Authors show how to improve the yield of MeX from CH4 activation catalysts from 12% to 90% through the use of “”capping arene”” ligands. Four (FP)RhIII(Me)(TFA)2 {FP = “”capping arene”” ligands, including 8,8′-(1,2-phenylene)diquinoline (6-FP), 8,8′-(1,2-naphthalene)diquinoline (6-NPFP), 1,2-bis(N-7-azaindolyl)benzene (5-FP), and 1,2-bis(N-7-azaindolyl)naphthalene (5-NPFP)} complexes. These complexes and (dpe)RhIII(Me)(TFA)2 (dpe = 1,2-di-2-pyridylethane) were synthesized and tested for their performance in reductive elimination of MeX (X = TFA or halide). The FP ligands were used with the goal of blocking a coordination site to destabilize the RhIII complexes and facilitate MeX reductive elimination. On the basis of single-crystal x-ray diffraction studies, the 6-FP and 6-NPFP ligated Rh complexes have Rh-arene distances shorter than those of the 5-FP and 5-NPFP Rh complexes; thus, it is expected that the Rh-arene interactions are weaker for the 5-FP complexes than for the 6-FP complexes.

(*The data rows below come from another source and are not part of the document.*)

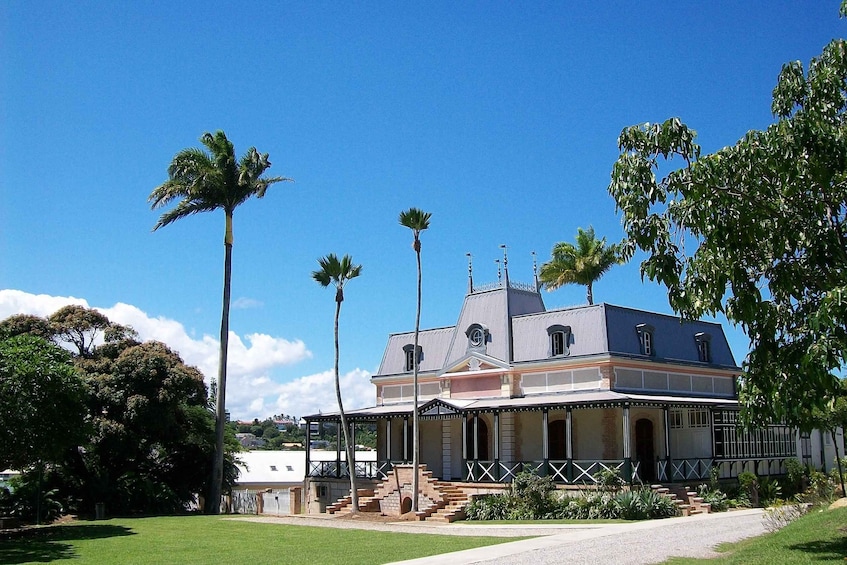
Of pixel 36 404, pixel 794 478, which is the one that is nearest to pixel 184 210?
pixel 36 404

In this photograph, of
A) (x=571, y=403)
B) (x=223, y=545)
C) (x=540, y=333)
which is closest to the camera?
(x=223, y=545)

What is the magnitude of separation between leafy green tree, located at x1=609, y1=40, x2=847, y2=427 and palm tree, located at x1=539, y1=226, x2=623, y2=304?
34.0m

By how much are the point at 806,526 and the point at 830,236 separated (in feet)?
25.0

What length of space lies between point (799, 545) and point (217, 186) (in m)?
29.7

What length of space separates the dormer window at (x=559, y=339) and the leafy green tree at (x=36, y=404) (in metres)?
17.8

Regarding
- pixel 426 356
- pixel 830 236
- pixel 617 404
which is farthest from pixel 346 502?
pixel 830 236

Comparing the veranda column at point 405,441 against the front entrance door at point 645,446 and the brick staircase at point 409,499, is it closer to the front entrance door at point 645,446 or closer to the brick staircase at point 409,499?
the brick staircase at point 409,499

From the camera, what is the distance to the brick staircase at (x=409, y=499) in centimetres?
3006

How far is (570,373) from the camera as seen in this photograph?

Consistent with authors hypothesis, the 5-FP and 5-NPFP RhIII complexes demonstrate improved performance (from 12% to ~60% yield) in the reductive elimination of MeX. The reductive elimination of MeX from (FP)RhIII(Me)(TFA)2 can be further improved by the use of chem. oxidants. For example, the addition of 2 equivalent of AgOTf leads to 87(2)% yield of MeTFA and can be achieved in CD3CN at 90° using (5-FP)Rh(Me)(TFA)2. The experimental process involved the reaction of Oxetan-3-ol(cas: 7748-36-9Recommanded Product: 7748-36-9)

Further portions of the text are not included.